Willful Naivete on Healthcare
Although I’m fully sympathetic with the inclination to ignore complications, I find it hard to believe that syndicated columnist Froma Harrop hasn’t heard the basic argument against the following assumption, spoken this time with reference to health insurance (emphasis added):
You see, health care has become just another racket by which clever operators can scoop up fortunes. There’s a ton of money to be made nickel-and-diming doctors and hospitals while making sure you don’t sell insurance to sick people — and that’s the legal part. Once government offers coverage, it’s Game Over for the manipulators — and more of our health-care dollars go for health care.
She can’t really believe such a bromide as “once government offers coverage, it’s Game Over for the manipulators,” can she?

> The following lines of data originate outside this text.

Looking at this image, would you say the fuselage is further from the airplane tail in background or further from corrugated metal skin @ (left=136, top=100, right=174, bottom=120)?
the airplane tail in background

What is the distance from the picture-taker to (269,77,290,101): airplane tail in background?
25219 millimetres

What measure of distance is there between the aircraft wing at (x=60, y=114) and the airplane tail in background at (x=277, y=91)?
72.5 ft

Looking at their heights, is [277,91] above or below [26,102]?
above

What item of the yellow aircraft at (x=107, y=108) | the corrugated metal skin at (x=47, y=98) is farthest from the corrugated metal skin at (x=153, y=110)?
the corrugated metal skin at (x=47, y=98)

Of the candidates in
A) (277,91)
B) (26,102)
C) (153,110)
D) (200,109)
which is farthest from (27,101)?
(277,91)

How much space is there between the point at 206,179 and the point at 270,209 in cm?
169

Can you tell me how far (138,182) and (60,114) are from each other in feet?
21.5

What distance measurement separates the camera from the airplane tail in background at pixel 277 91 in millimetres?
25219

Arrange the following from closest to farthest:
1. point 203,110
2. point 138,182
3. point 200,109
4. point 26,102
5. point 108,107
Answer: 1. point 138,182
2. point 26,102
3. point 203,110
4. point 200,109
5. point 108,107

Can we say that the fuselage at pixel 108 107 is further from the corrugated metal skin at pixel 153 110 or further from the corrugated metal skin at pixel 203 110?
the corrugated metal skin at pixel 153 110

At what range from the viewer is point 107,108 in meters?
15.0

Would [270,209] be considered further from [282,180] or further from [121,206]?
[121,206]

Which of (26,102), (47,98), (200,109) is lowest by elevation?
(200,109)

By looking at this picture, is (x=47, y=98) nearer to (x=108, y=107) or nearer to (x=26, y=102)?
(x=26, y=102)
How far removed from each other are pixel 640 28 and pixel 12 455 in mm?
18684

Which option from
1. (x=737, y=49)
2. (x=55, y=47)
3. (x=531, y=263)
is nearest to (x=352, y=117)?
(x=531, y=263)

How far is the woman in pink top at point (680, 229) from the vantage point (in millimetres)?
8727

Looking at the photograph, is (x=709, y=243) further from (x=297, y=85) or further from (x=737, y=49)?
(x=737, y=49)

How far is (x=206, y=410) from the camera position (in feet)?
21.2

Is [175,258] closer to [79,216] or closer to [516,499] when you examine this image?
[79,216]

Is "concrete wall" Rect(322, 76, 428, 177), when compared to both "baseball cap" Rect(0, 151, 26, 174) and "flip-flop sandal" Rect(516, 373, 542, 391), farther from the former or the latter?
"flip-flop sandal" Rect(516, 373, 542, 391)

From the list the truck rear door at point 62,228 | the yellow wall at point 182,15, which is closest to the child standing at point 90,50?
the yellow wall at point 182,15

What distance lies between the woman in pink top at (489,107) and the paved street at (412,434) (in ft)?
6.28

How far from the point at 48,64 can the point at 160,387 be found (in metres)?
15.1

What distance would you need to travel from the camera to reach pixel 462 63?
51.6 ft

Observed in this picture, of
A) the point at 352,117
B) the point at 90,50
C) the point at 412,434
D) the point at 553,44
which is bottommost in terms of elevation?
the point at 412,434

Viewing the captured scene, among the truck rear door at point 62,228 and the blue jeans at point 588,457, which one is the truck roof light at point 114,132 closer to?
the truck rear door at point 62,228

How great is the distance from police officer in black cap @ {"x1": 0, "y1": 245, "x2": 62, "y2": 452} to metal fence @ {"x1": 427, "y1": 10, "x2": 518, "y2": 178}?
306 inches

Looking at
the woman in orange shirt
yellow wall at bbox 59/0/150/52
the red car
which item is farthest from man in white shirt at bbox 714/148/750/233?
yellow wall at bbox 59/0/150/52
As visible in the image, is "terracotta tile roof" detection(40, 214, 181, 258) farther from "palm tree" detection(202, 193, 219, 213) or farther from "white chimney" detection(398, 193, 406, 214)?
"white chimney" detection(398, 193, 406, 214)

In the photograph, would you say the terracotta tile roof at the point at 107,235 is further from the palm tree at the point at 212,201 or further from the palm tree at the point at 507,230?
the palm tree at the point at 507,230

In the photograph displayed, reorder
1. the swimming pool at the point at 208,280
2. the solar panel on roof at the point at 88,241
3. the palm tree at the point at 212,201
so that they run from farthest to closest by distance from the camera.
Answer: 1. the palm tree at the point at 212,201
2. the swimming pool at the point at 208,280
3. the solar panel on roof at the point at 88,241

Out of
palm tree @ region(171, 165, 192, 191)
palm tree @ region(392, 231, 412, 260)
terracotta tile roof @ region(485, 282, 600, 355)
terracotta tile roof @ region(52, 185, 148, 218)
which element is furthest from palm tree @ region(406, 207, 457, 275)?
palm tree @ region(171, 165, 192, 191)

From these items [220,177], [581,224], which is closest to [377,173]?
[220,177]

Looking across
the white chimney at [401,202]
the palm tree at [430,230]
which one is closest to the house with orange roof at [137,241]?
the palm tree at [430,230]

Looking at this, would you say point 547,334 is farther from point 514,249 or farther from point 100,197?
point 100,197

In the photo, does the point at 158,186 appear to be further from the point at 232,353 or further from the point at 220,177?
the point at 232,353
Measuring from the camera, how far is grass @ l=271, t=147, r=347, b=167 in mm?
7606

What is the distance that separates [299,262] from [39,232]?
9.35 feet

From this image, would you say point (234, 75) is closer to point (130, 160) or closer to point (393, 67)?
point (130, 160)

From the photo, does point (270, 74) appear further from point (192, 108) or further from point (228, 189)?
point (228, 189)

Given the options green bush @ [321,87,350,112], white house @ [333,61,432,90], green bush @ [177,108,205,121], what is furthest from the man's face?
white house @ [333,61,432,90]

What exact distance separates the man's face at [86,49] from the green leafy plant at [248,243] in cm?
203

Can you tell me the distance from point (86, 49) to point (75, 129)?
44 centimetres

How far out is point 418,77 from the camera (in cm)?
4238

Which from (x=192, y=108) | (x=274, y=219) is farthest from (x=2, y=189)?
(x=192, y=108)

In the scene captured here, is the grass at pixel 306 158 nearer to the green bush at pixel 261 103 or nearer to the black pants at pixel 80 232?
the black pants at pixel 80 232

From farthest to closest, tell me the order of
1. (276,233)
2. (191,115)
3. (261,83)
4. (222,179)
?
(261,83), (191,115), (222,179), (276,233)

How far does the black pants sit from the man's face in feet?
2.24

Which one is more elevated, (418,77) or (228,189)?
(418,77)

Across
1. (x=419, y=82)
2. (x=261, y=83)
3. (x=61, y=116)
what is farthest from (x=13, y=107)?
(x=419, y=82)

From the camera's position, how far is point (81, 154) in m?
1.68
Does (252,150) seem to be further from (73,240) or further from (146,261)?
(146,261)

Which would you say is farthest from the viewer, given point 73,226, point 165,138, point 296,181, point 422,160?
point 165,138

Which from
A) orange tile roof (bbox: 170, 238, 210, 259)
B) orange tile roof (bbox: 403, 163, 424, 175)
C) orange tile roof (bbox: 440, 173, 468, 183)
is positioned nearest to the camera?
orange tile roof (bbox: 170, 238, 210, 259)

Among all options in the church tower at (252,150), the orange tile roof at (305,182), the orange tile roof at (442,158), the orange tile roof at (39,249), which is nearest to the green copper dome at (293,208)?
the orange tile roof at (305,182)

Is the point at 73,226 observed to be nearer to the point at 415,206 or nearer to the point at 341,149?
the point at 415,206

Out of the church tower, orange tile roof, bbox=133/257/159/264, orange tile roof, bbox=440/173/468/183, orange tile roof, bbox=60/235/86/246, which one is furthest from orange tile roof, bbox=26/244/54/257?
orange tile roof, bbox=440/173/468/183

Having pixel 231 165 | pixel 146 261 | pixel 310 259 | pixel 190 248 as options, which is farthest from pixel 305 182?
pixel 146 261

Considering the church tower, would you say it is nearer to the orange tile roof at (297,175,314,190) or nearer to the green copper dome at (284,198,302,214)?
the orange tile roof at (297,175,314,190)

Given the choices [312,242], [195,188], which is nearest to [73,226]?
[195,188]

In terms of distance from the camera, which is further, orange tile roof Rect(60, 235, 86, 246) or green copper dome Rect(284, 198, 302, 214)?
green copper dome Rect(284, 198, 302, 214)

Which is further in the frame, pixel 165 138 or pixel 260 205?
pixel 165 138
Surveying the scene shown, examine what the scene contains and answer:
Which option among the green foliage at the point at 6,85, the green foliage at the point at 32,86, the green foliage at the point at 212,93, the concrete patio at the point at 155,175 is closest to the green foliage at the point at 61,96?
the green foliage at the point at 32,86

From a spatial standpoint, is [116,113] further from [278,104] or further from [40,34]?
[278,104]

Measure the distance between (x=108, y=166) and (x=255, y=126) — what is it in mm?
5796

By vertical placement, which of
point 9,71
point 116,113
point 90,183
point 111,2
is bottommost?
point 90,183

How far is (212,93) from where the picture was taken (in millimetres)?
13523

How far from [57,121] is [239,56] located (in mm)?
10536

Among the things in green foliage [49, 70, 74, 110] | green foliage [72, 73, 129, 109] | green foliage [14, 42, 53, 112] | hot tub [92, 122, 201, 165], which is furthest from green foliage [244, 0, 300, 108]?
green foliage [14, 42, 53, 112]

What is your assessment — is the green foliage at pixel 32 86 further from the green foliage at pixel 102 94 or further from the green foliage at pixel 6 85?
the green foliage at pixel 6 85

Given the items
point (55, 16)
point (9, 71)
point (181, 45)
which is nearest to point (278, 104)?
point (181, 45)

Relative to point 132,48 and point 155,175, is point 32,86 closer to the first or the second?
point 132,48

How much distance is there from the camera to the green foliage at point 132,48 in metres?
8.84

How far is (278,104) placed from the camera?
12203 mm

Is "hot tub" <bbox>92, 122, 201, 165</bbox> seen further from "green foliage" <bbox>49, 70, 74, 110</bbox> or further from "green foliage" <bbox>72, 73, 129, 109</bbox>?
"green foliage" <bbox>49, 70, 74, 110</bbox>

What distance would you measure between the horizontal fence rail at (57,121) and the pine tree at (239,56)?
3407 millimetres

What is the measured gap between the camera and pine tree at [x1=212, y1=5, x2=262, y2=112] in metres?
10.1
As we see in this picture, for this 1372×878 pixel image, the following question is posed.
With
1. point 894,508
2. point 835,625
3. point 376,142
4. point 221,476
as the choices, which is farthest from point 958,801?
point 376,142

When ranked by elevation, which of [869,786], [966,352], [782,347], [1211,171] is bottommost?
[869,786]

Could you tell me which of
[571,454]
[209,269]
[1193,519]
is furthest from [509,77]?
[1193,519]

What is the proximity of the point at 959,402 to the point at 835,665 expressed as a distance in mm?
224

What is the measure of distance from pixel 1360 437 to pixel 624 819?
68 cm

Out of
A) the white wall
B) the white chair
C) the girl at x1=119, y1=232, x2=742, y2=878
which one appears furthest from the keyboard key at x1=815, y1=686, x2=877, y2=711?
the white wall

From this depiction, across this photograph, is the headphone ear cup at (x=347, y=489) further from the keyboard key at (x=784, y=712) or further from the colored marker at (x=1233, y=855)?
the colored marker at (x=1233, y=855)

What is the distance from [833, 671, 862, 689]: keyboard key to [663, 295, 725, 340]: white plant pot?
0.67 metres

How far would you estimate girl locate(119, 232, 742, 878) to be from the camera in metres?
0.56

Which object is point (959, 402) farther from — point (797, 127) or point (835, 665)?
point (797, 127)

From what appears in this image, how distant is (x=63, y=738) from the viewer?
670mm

The manipulators just shift gears, becoming part of the government, pulling its levers, and pushing for laws favorable to them. It’s a peculiarity of the liberal mind that identical problems transported to government somehow obtain a sheen of good intentions. Companies are evil because they cut corners and pressure providers in order to make a profit to sustain themselves; government is simply doing the best it can when it shaves corners through legislation and rations services to fit budgets.
From my experience, those greed-inspired businessmen are at least more likely to cut corners internally than the government, with its unionized and well-entrenched interests. The reason Harrop doesn’t “hear Medicare beneficiaries clamoring for a return to private coverage” is that government services — financed systematically by somebody else’s money — are more generous and less risky. They can only be so, however, at the expense of the rest of the industry and must, therefore, remain a relatively small percentage of the market.